=== Problem description ===
Transcribe verbatim the part of the data that begins with the line containing "Examining this image, is" and continues through the end of the data, including both ends.

[Stored dataset items]
**********

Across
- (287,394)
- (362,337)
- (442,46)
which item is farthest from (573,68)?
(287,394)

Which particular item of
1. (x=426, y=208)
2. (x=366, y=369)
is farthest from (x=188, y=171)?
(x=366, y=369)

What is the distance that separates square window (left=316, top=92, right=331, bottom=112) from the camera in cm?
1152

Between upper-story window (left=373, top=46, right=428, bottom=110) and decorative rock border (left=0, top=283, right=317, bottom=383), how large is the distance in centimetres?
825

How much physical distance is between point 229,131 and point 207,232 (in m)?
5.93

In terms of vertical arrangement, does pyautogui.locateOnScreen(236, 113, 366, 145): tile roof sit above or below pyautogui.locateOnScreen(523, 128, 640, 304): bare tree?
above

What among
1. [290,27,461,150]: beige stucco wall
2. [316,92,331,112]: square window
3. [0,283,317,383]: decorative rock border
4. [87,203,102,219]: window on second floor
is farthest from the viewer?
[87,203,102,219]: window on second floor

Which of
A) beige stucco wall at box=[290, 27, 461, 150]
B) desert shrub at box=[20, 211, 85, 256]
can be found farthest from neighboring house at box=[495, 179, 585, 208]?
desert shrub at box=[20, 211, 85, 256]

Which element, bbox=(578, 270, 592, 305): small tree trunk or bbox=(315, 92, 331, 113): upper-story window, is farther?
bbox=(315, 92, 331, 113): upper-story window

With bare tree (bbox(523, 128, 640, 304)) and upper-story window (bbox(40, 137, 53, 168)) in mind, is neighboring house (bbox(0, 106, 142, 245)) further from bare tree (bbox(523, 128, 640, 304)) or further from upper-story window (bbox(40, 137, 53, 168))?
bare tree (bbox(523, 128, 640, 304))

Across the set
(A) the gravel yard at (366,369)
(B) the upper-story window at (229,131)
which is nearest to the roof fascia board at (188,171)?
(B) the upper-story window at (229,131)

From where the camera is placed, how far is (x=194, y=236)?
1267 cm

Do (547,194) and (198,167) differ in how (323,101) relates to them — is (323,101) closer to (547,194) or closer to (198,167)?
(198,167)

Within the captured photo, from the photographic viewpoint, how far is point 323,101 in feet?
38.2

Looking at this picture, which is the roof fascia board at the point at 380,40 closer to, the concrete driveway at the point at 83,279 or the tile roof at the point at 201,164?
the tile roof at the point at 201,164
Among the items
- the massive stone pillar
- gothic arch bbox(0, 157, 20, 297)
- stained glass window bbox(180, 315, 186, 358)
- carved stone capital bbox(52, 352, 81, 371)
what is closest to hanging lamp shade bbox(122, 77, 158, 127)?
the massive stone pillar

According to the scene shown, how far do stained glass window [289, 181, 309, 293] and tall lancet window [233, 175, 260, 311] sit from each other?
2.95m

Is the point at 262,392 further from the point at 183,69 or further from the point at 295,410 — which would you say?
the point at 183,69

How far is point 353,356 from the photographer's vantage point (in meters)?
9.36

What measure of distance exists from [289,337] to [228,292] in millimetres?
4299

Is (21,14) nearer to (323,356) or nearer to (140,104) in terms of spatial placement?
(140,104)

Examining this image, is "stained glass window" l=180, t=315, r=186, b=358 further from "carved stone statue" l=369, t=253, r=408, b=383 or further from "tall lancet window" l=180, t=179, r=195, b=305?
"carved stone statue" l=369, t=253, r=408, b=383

**********

=== Answer ===
Examining this image, is "stained glass window" l=180, t=315, r=186, b=358 further from "carved stone statue" l=369, t=253, r=408, b=383 or further from "tall lancet window" l=180, t=179, r=195, b=305?
"carved stone statue" l=369, t=253, r=408, b=383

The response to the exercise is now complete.